About cancer pain

Having cancer does not mean you will have pain. But if you have pain there are different medicines and treatments than can help. These include non-drug treatments and things you can do to help relieve pain.

The amount of pain a person has is not related to how advanced a cancer is. Pain does not always get worse as cancer develops. Some people may not experience any pain.

Related Stories & Media

How we experience pain

Physical pain is usually caused by an injury or illness in the body. Nerves in the damaged part of the body send warning signals to the brain. The brain responds by making us feel pain or discomfort. 

But pain is also an emotional experience. How we feel can be linked to how we experience pain. Pain can feel worse when we feel anxious and easier to cope with when we are more relaxed.

When pain is not treated, it is common to feel anxious, irritable, frustrated and depressed. Tiredness and lack of sleep also make pain feel worse and harder to cope with. Your home or work life and the people around you can also have a positive or negative effect on pain.

Controlling pain

Different health professionals can help to make sure the pain is well controlled. This can help you to keep doing the things in your life that are important to you.

Everyone’s experience with pain is different. The aim is to find the pain relief that suits you and allows you the best possible quality of life. Pain control is more effective when it starts as soon as possible. But it should continue through treatment and your follow-up care if needed.

What causes cancer pain?

Cancer or cancer treatment

People with cancer may have pain for different reasons. Pain may be caused by the cancer, or its treatments, or have another cause.

Pain can affect people with cancer at any stage. But it is more common when cancer is advanced. Having the pain controlled is an important part of your treatment and care.

Some possible reasons for pain are:

  • The cancer pressing on tissues or nerves, or on a bone or an organ nearby.
  • The cancer blocking a part of the body, for example the bowel, and stopping it working normally.
  • Surgery causing nerve or tissue damage in the area.
  • Radiotherapy damaging the skin or nerves in the treated area.
  • Side effects of anti-cancer drugs, such as a sore mouth, nerve damage (peripheral neuropathy), or muscle or joint stiffness or pain.
  • Late effects of treatment – side effects that do not improve after treatment, or start months or years later.
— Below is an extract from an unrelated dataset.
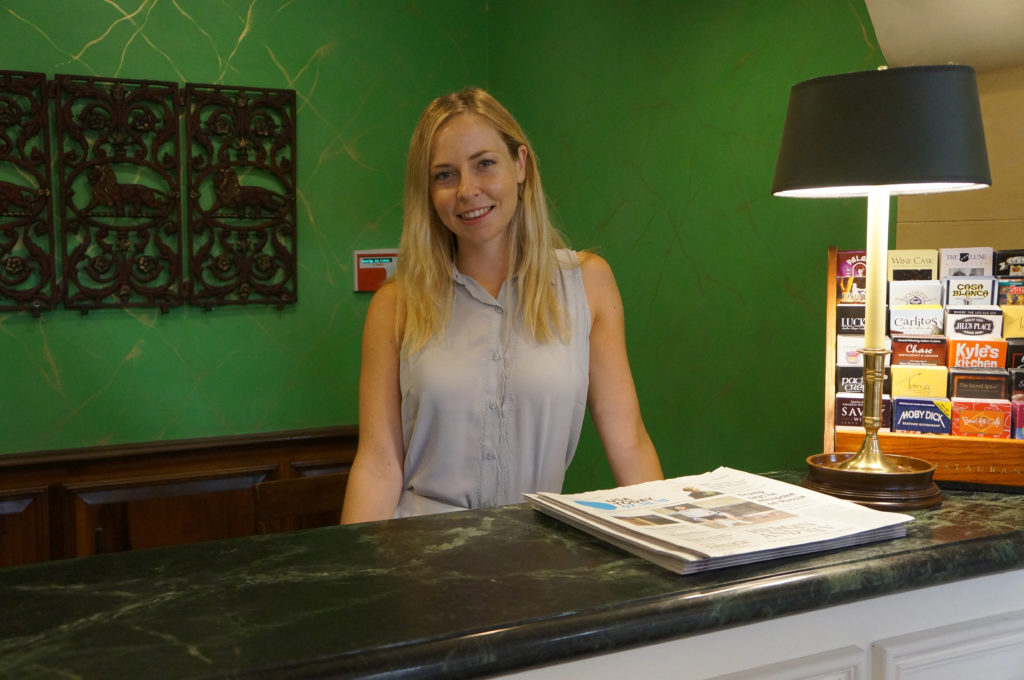 Hotel Santa Barbara staff standing behind the front desk smiling warmly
If you get a new ache or pain you may worry the cancer has come back, or is getting worse. This is a common worry. But there are different reasons for changes in pain levels.
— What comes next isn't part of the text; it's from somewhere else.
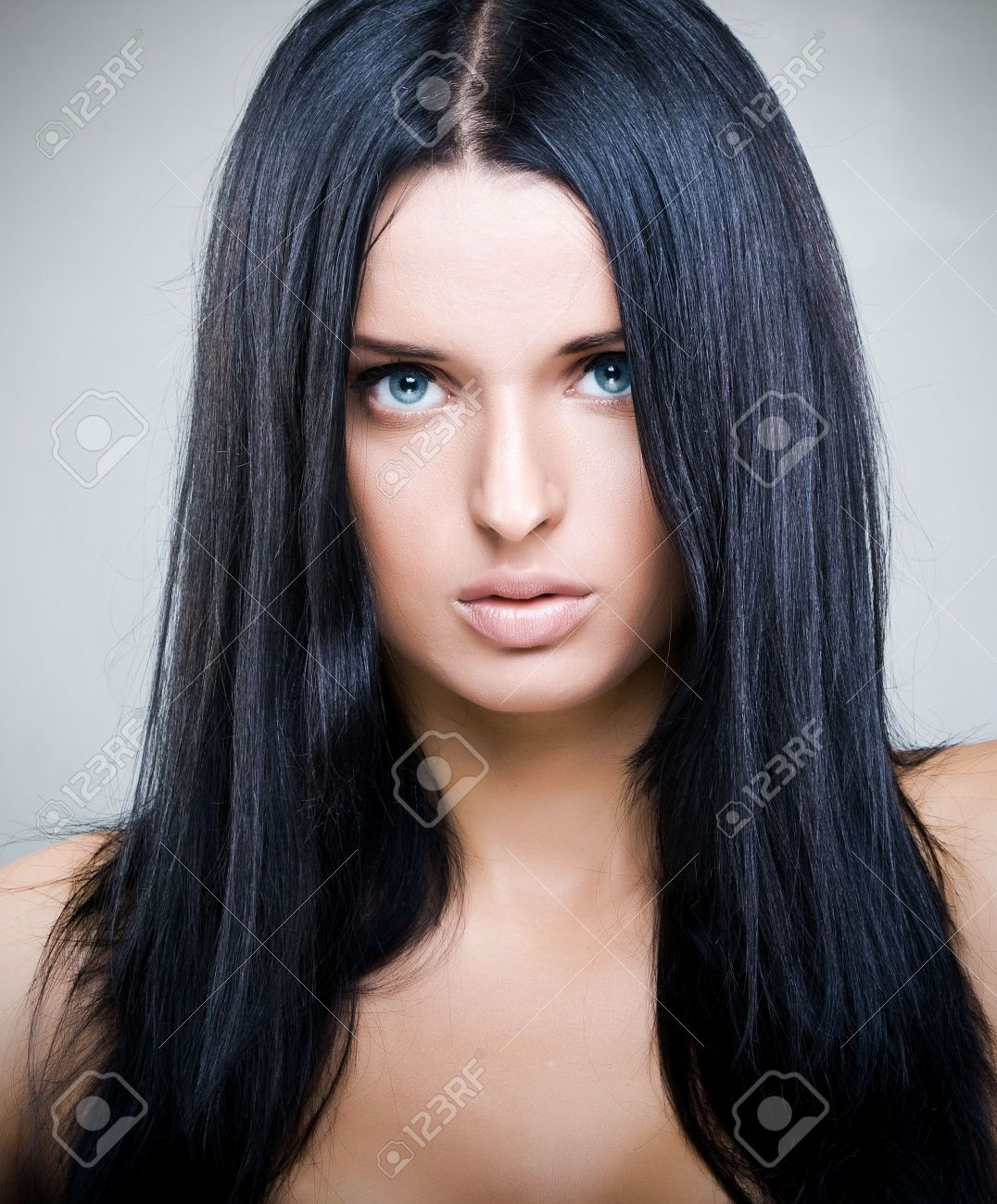 Fashion portrait of beautiful young woman with perfect black hair and full lips Stock Photo - 6246276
Always tell your doctor about any new pain or symptom, so you can get the right treatment.

Other health conditions

Some people have pain from other health conditions, for example, arthritis or diabetes. Your pain treatment plans should also include other conditions that cause pain.

What can make pain feel worse?

Pain is not always due to cancer. Other causes of pain include:

  • Emotional stress

    Sometimes, emotional stress such as anxiety, depression and tiredness can make pain feel worse. But people may also develop these problems if pain is not controlled. Getting emotional support may help to relieve pain.

  • Social effects

    Social or work stresses can also affect how you experience pain. For example, not being able to get out and see friends or go to work may make pain feel worse.

Types of pain

Your doctors or nurses may talk about your pain in different ways. Pain can be described or grouped depending on:

  • how long it lasts
  • the parts of the body that are affected.

There are many types of pain.

  • Acute pain

    This often starts suddenly and feels ‘sharp’. It usually lasts days or weeks. Acute pain usually stops when the cause of the pain has been treated or tissue in the area has healed.

    Acute pain can be caused by things such as:

    • an operation
    • a broken bone
    • an infection.

    If acute pain is not relieved, it may become chronic pain. For example, if you have pain after surgery, it may cause you to move the area less. This may mean it takes longer for the area to heal.

  • Chronic pain

    Chronic pain lasts for a longer time, usually for 3 months or more. It may be caused by the cancer or sometimes by long-term effects of cancer treatments (called late effects).

  • Breakthrough pain

    This is a sudden pain that ‘breaks through’. It usually happens when chronic pain is being controlled with regular long-acting painkillers. Breakthrough pain is common.

    Sometimes it is not clear why it happens. It may be because

    • the effect of the regular long-acting painkillers has worn off and the dose is not high enough 
    • the pain is worse at a certain time of day or evening 
    • of sudden movement or even coughing.

    Breakthrough pain can be successfully treated with short-acting painkillers. Increasing the dose of your painkillers can also help. People often take long-acting painkillers and use short-acting painkillers when they need to.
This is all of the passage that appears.